Битва, которую вел Солженицын, была по существу маневром, отвлекающим внимание Союза писателей, пока на Западе не выйдут «В круге первом» и «Раковый корпус», а также пока до нас не дойдет рукопись «Архипелага ГУЛАГ». В качестве дымовой завесы выступал «Раковый корпус». В ответ на беспрестанные требования осудить капиталистов за то, что они называют его лидером диссидентов, Солженицын обрушивался на Союз писателей за то, что тот, в частности, отказался помочь опубликовать в России «Раковый корпус». Решение антисоветски настроенного западногерманского эмигрантского издательства опубликовать эту книгу на русском языке послужило поводом для выступления автора 18 апреля 1968 года с открытым письмом к Союзу писателей, к редакциям журнала «Новый мир» и «Литературной газеты». Вот как излагалось это письмо в западной прессе:

«Это событие наводит на размышления о том, какими темными путями рукописи советских писателей попадают на Запад. Пусть будет оно для нас постоянным напоминанием о том, что литературу нельзя доводить до такого состояния, когда художественное произведение превращается в прибыльный товар для всякого негодяя, кому посчастливилось обзавестись заграничной визой. Произведения наших писателей должны печататься в своей стране, а не становиться добычей иностранных издательств».

Если это трактовать буквально, как это стали трактовать бы советские чиновники, то «негодяем» должен быть и Виктор Луи: именно он, по слухам, нелегально переправил рукопись «Ракового корпуса» на Запад по заданию КГБ. С этой точки зрения письмо Солженицына выглядит взрывом негодования честного советского человека. Если же смотреть глубже, то открытое заявление Солженицына составлено в гоголевском духе. Появление ревизора выставляет посмешищем весь городок. Скрытая насмешка говорит о том, с каким наслаждением Солженицын играл в «кошки-мышки» с советскими властями, не оставляя у нас сомнений: кто силен и кто слаб, кто победитель, кто побежденный, кто прав и кто неправ. Смешно было думать, что заявление Солженицына можно трактовать буквально.

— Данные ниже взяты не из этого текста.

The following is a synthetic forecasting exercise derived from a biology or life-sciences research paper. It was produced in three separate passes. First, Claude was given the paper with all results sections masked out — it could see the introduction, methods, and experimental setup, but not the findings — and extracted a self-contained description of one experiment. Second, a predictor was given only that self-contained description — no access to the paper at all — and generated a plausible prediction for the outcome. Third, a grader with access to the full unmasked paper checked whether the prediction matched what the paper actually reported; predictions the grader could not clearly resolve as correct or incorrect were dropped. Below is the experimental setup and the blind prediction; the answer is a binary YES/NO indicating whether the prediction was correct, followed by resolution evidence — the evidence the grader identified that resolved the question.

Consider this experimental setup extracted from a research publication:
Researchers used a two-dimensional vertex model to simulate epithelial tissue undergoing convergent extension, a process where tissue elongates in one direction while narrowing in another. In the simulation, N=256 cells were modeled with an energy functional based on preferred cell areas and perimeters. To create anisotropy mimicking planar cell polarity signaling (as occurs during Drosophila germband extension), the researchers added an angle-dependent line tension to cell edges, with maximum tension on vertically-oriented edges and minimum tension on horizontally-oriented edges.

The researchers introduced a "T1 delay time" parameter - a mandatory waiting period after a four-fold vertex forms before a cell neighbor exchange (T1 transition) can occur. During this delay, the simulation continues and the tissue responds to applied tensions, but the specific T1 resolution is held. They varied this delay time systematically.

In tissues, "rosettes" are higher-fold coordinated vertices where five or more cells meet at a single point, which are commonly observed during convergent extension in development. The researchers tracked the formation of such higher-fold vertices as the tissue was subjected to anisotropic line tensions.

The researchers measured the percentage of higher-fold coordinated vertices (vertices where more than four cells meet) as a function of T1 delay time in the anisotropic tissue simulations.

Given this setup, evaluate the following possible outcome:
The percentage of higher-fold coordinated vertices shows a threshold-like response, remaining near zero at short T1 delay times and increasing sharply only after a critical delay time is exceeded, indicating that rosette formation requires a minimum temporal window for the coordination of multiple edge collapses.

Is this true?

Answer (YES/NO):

И все же мы не без душевного трепета читали в ту весну это его заявление. Несмотря на все уверения Солженицына, мы не могли не опасаться, что за этим последует в какой-либо форме и осуждение выхода в свет «В круге первом», лишь только в июне будет публично объявлено об издании книги. Но Солженицын не выступил ни с чем подобным. Все его протесты касались издания «Ракового корпуса». Данное мне обещание он сдержал.

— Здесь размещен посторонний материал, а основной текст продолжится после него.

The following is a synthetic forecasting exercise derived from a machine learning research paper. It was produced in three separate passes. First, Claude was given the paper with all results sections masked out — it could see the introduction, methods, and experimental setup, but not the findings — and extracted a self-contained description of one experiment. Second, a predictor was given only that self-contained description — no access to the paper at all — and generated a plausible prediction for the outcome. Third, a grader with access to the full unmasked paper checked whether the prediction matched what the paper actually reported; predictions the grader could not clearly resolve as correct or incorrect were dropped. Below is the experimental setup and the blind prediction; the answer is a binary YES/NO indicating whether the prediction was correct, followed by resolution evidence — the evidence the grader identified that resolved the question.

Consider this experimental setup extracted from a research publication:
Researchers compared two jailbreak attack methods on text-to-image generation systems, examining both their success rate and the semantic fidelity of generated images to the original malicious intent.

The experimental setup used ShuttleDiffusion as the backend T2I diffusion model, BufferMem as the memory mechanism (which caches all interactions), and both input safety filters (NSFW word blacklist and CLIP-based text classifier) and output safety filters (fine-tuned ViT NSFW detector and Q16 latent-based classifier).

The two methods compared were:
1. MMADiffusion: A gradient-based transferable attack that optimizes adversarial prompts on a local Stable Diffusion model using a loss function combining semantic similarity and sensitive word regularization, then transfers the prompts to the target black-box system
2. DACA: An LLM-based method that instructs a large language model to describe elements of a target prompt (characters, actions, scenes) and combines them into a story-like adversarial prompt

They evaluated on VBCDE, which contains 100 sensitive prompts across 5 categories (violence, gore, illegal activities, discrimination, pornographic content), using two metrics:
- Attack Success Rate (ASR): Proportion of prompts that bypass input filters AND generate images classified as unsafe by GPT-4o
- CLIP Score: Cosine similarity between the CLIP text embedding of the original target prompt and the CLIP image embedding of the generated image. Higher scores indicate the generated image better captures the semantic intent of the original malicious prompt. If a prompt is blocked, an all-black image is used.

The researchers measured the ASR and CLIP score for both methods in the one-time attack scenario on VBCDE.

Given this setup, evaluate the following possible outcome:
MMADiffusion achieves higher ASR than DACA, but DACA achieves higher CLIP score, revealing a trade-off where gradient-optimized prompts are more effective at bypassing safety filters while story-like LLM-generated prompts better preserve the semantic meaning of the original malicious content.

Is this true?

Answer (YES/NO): NO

К концу мая, накануне официального объявления о публикации главного произведения Солженицына, послышались гневные реплики с разных сторон. Дескать, неизвестно как завладев рукописью, «Харпер энд Роу» издает ее, тем самым демонстрируя свою безответственность, небрежение судьбой автора. Мы предвидели подобные нападки и многократно обсуждали, как издательству «Харпер энд Роу» следует на них реагировать. Положение создалось, прямо скажем, не из легких. На чашу весов были поставлены, с одной стороны, жизнь и интересы Солженицына, то, ради чего и держалось в секрете его разрешение на публикацию, а с другой – репутация государственной, приносящей миллионные прибыли корпорации, которую обвиняли в безответственных действиях. Кэсс с Аланом Шварцем сумели мастерски, с учетом ситуации, отразить нападки, но это оказалось непросто. Ведь вполне естественно было спросить: почему «Харпер энд Роу» издает роман Солженицына в тот самый момент, когда автор публично осудил беспрецедентное нелегальное использование его произведений на Западе? Многие из самых лучших побуждений интересовались мотивами издательства на сей счет. Хотя, возможно, все обстояло сложнее.

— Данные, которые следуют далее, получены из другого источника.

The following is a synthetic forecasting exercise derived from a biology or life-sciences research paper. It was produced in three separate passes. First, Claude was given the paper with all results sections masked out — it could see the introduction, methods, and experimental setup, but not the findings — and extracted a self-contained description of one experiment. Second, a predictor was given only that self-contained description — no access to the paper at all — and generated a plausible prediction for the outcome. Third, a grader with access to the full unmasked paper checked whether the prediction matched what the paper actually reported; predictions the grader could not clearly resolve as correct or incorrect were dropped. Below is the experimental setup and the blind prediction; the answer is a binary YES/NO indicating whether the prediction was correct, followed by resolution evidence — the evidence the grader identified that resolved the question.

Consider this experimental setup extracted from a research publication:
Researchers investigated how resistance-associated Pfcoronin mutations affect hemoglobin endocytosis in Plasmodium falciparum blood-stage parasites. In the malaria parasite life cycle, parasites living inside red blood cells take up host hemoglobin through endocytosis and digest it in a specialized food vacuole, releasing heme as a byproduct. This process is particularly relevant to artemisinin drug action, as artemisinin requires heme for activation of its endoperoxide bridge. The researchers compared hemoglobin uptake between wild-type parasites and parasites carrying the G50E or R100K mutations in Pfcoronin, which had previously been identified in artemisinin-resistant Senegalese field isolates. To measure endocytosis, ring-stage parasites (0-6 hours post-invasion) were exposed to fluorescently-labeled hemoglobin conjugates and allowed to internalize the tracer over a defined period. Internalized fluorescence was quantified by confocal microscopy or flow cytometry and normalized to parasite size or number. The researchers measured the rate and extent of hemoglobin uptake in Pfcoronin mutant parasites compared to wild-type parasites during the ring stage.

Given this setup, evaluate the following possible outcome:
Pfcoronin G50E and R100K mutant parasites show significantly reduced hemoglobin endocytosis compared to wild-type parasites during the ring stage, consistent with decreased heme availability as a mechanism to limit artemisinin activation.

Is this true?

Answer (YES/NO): NO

Как-то жарким майским днем мы с Генри присутствовали на открытии выставки Неизвестного, которую я организовала по просьбе скульптора. Выставка состоялась в помещении Гильдии Скульпторов – в старом особняке на Мэдисон-авеню, превращенном в художественный салон. Я стояла в духоте на верхней галерее перед какой-то ню с вынутыми внутренностями, как вдруг ко мне подошла малознакомая миловидная брюнетка и тут же возбужденно принялась говорить о Солженицыне. Это была Патриция Блейк. Она считалась специалистом по русской литературе; вместе с переводчиком Максом Хейуардом ею был опубликован сборник стихов Маяковского. Она была экспертом по России в редакции журнала «Тайм». Патриция с жаром принялась убеждать меня использовать все мое влияние, чтобы не дать издательству «Харпер энд Роу» опубликовать «В круге первом». Она клеймила алчных издателей, которым и дела нет до того, что творится в России; старалась втолковать мне, что выход книги означает смертный приговор для Солженицына.

– Как они не понимают, что на карту поставлена его жизнь! Мы все должны выступить против этого! – то и дело повторяла она.

Я изо всех сил старалась не выдать себя, гадая: узнала ли она, что я связана с Солженицыным, или же это обычное обращение к человеку, имеющему отношение России? Но почему все-таки она выбрала меня? В Нью-Йорке полно людей гораздо более близких КэссуКэнфилду.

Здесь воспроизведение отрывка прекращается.